[WHAT NEEDS TO BE DONE]
Could every line of the data be printed exactly as it reads?

START RECORDS FOR THIS EXERCISE

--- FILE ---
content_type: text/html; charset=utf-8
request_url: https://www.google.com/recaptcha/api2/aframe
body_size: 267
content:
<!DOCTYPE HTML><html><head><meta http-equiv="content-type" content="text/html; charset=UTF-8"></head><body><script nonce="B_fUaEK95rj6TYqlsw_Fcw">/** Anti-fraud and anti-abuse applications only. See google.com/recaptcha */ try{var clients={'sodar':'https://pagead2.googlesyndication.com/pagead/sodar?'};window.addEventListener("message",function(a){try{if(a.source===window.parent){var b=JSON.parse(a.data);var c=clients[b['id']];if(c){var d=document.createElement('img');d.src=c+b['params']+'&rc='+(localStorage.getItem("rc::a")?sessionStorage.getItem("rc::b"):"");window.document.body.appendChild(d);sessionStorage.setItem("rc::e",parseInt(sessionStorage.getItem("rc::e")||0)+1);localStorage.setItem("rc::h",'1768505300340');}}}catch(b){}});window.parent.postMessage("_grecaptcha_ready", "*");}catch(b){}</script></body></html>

END RECORDS FOR THIS EXERCISE

[TASK RESPONSE]
--- FILE ---
content_type: text/html; charset=utf-8
request_url: https://www.google.com/recaptcha/api2/aframe
body_size: 267
content:
<!DOCTYPE HTML><html><head><meta http-equiv="content-type" content="text/html; charset=UTF-8"></head><body><script nonce="B_fUaEK95rj6TYqlsw_Fcw">/** Anti-fraud and anti-abuse applications only. See google.com/recaptcha */ try{var clients={'sodar':'https://pagead2.googlesyndication.com/pagead/sodar?'};window.addEventListener("message",function(a){try{if(a.source===window.parent){var b=JSON.parse(a.data);var c=clients[b['id']];if(c){var d=document.createElement('img');d.src=c+b['params']+'&rc='+(localStorage.getItem("rc::a")?sessionStorage.getItem("rc::b"):"");window.document.body.appendChild(d);sessionStorage.setItem("rc::e",parseInt(sessionStorage.getItem("rc::e")||0)+1);localStorage.setItem("rc::h",'1768505300340');}}}catch(b){}});window.parent.postMessage("_grecaptcha_ready", "*");}catch(b){}</script></body></html>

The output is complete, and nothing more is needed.